Stated task:
Continue the passage below on who qualifies for long-term firm transmission rights, starting right after its last sentence.

Source excerpt:
━━━━━━━━━━
36. Several commenters (including Industrial Consumers, CAISO,
NARUC, National Grid and SDG&E) argue that the proposed definitions in
the NOPR would exclude several entities that should be eligible for
long-term firm transmission rights because they are not a
``distribution utility'' or ``electric utility.'' These entities
include industrial customers who serve their own load pursuant to state
law, several types of retail service providers, community aggregators,
and various non-public utilities. The comments generally seek
clarification that all of these various entities are ``load serving
entities'' for purposes of this rule.
37. More specifically, Industrial Consumers and Alcoa explain that
while many large industrial customers are permitted under state law to
self-supply their own load, usually by registering as a retail
provider, not all of these states use the term ``load serving entity.''
Industrial Consumers argue that entities who have qualified as retail
electric providers under state law meet the definition of ``electric
utility'' under EPAct 2005, and request that the Commission
unambiguously state that entities who are qualified to serve retail
load under state law, including those self-supplying, are load serving
entities for purposes of the Final Rule and thus qualify for long-term
firm transmission rights.
━━━━━━━━━━
Dataset section:

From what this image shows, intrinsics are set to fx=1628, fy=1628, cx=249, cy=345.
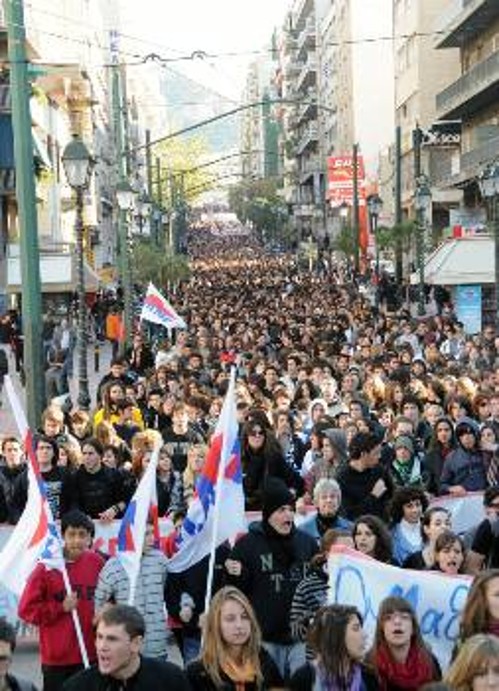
━━━━━━━━━━
Result of the exercise:
38. Regarding retail service providers, several commenters
(including CAISO, EEI, NARUC and National Grid) seek clarifications
regarding whether various types of service providers in retail access
states are load serving entities under the proposed definition. NARUC
notes that states with retail choice programs either may have multiple
sellers of electricity to end users, or may use an auction process
whereby the distribution utility takes delivery of the power supply and
bills the cost to customers, making it the only seller.\30\ To protect
and accommodate these choices made by the states, and to be consistent
with Congress' intent that the protections in section 217 of the FPA be
available to all customers, it asks the Commission to clarify that all
of these entities are ``electric utilities'' and/or ``distribution
utilities,'' thereby making them load serving entities and eligible to
obtain long-term firm transmission rights.\31\ OMS, noting specifically
that Illinois utilities will soon be required to use an auction process
to procure supply and that auction winners under this format would not
meet either definition, asks the Commission to revise the definition of
load serving entity to replace ``a distribution utility or electric
utility'' with ``an entity,'' and revise the definition of service
obligation to replace ``electric utility'' with ``entity.'' EEI and
National Grid both note that under certain retail access structures
service obligations (including the default service obligation) may be
reassigned for terms that are less than the term of long-term firm
transmission rights. EEI asserts that the proposed definition of load
serving entity should be clarified to be simply the distribution
utility, unless its service obligation has been reassigned, while
National Grid suggests that the load serving entity
[[Page 43570]]
should be the electric utility when it holds the service obligation,
and the distribution utility in the first instance. National Grid also
asserts that the Commission should clarify that the term ``electric
utility'' is defined in section 3(22) of the FPA (any ``person or
Federal or State agency * * * that sells electric energy''), which
would encompass both municipal utilities and merchant suppliers not
normally subject to state regulation.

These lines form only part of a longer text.